═════ EXTRACTED RECORDS ═════

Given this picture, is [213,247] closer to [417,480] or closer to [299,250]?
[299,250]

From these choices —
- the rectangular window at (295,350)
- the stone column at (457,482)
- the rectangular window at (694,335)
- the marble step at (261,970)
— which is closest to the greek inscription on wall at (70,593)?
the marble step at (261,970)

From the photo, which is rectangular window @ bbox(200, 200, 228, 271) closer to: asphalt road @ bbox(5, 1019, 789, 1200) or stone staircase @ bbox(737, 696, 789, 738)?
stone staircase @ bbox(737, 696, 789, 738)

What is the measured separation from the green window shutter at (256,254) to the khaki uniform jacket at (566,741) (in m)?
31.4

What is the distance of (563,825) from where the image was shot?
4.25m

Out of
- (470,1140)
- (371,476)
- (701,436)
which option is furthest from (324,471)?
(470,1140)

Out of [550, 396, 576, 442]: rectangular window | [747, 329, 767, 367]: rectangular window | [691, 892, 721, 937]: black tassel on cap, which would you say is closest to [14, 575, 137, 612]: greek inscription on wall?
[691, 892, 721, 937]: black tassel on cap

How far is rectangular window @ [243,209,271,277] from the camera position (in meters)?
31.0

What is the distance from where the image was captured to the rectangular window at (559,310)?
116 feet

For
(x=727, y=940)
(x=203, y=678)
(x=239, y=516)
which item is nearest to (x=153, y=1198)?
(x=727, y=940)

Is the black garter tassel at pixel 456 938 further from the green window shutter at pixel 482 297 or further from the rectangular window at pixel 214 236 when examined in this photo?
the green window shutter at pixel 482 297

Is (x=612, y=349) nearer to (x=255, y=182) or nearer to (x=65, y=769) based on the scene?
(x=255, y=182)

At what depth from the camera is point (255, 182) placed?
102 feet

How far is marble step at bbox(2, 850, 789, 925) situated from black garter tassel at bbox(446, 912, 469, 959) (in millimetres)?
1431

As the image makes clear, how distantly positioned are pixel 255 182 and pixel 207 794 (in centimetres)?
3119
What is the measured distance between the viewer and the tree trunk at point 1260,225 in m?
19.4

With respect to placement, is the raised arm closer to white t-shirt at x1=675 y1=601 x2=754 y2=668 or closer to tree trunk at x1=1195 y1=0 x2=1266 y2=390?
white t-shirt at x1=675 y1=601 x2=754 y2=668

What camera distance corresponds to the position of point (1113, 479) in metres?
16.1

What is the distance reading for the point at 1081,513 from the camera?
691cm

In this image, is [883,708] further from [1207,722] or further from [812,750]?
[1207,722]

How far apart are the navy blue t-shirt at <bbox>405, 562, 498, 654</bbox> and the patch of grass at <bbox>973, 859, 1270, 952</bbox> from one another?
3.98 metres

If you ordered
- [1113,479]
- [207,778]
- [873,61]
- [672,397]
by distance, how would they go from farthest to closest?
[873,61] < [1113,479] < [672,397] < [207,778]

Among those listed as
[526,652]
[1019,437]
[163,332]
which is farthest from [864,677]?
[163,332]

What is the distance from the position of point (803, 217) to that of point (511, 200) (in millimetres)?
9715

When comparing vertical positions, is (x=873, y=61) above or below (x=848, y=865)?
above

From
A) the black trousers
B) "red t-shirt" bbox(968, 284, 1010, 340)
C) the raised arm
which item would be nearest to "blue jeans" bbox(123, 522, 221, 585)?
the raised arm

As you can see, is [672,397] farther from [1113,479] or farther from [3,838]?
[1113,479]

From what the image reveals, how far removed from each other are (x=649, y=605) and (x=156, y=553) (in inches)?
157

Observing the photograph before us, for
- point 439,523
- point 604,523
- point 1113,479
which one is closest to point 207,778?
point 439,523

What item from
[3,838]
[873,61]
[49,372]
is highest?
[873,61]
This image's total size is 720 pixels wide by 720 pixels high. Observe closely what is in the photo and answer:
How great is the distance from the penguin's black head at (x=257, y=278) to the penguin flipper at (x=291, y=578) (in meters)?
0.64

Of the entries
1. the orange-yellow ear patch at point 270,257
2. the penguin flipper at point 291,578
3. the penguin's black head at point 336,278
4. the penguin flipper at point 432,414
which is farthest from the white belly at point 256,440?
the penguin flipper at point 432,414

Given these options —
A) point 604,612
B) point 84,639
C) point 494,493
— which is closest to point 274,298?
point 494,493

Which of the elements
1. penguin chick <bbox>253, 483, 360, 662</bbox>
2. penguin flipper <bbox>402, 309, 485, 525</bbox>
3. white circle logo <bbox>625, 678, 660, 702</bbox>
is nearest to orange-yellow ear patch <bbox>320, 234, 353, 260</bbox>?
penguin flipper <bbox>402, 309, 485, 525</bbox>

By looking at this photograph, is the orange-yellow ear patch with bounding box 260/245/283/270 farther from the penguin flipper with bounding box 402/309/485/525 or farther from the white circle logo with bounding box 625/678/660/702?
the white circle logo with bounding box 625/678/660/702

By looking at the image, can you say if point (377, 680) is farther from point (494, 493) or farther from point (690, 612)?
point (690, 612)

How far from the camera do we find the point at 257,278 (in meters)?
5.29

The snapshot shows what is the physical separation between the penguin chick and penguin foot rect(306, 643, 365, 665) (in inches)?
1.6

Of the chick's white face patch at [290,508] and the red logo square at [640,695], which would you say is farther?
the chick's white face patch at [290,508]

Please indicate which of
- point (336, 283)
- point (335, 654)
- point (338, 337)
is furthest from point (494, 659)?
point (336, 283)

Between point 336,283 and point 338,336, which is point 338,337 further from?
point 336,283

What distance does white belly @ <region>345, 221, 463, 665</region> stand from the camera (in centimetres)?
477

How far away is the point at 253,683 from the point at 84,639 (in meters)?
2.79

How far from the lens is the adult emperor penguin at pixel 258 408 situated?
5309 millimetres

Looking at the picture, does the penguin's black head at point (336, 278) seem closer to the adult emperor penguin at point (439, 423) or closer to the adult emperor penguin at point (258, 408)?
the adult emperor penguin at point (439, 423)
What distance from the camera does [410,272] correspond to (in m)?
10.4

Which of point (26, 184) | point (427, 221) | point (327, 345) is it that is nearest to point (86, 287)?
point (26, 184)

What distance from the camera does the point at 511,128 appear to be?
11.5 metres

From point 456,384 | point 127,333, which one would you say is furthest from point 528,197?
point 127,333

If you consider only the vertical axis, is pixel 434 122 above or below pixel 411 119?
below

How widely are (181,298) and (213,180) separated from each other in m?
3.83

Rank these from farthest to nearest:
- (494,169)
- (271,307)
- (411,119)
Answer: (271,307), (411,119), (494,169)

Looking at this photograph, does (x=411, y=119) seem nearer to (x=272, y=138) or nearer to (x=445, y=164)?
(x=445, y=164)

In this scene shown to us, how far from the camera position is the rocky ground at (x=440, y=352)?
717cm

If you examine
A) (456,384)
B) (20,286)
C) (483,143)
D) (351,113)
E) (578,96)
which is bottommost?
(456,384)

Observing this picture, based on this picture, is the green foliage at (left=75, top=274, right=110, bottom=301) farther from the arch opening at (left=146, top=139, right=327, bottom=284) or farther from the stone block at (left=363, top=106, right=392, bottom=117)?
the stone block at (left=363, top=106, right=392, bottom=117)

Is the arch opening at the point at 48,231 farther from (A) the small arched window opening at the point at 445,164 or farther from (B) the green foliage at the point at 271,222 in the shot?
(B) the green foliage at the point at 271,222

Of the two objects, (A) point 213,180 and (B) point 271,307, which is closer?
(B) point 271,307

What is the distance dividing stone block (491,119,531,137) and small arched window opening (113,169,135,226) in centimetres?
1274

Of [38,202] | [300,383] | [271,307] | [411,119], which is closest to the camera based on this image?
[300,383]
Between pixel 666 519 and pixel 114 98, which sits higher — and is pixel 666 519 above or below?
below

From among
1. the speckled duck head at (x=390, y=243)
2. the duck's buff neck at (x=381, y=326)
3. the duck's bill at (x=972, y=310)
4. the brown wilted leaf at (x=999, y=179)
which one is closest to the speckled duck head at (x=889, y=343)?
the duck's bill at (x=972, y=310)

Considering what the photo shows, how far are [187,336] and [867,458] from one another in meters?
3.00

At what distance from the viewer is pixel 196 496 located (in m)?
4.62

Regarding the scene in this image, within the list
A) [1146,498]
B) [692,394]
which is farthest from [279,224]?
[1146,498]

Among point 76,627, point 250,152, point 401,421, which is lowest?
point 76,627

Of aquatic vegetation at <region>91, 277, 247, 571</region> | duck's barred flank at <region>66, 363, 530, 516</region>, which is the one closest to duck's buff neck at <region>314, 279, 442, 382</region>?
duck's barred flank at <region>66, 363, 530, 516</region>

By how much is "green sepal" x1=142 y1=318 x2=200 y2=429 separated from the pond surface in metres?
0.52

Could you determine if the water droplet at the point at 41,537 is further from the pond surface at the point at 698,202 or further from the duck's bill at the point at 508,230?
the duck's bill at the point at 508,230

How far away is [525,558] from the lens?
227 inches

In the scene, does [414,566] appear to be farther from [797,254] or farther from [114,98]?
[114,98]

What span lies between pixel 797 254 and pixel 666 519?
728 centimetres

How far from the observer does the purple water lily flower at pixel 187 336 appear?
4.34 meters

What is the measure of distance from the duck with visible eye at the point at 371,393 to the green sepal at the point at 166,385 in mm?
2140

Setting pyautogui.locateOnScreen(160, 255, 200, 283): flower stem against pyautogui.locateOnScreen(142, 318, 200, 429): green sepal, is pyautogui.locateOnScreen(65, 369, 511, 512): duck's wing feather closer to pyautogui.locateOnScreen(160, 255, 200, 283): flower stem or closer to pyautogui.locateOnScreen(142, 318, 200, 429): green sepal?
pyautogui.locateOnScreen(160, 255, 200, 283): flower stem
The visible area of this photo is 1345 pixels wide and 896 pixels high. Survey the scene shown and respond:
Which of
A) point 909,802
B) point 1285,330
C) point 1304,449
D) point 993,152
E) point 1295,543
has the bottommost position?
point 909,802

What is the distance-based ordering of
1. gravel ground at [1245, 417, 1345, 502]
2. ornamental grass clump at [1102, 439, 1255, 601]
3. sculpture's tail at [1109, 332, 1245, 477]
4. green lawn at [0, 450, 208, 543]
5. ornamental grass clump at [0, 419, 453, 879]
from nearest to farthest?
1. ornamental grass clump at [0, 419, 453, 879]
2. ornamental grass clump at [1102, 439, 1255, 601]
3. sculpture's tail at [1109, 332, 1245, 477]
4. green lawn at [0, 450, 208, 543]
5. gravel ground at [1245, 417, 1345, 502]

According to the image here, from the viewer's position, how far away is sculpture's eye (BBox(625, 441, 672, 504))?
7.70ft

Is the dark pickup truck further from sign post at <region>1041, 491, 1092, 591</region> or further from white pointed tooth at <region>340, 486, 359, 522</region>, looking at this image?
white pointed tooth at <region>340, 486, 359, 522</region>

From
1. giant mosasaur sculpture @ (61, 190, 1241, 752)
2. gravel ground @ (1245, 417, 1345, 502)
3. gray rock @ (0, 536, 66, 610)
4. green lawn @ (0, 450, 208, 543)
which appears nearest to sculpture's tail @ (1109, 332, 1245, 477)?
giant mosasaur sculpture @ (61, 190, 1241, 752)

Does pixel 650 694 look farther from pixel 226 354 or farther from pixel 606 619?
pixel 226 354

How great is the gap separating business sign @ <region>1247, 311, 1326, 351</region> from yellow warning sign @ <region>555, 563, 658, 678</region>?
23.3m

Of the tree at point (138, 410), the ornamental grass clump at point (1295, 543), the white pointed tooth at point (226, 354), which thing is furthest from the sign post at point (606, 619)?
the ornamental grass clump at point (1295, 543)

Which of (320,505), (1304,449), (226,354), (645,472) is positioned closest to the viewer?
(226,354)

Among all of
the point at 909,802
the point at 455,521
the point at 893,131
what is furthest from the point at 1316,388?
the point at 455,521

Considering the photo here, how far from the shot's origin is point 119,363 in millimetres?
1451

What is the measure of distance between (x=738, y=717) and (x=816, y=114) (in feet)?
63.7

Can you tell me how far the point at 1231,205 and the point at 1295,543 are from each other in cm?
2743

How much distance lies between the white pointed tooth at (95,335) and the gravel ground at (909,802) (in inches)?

═════

• _THE EXERCISE_: State how many lines of the listing contain the string "logo", counting only matches with the same case. Reply with the number alone.

• _WRITTEN ANSWER_: 4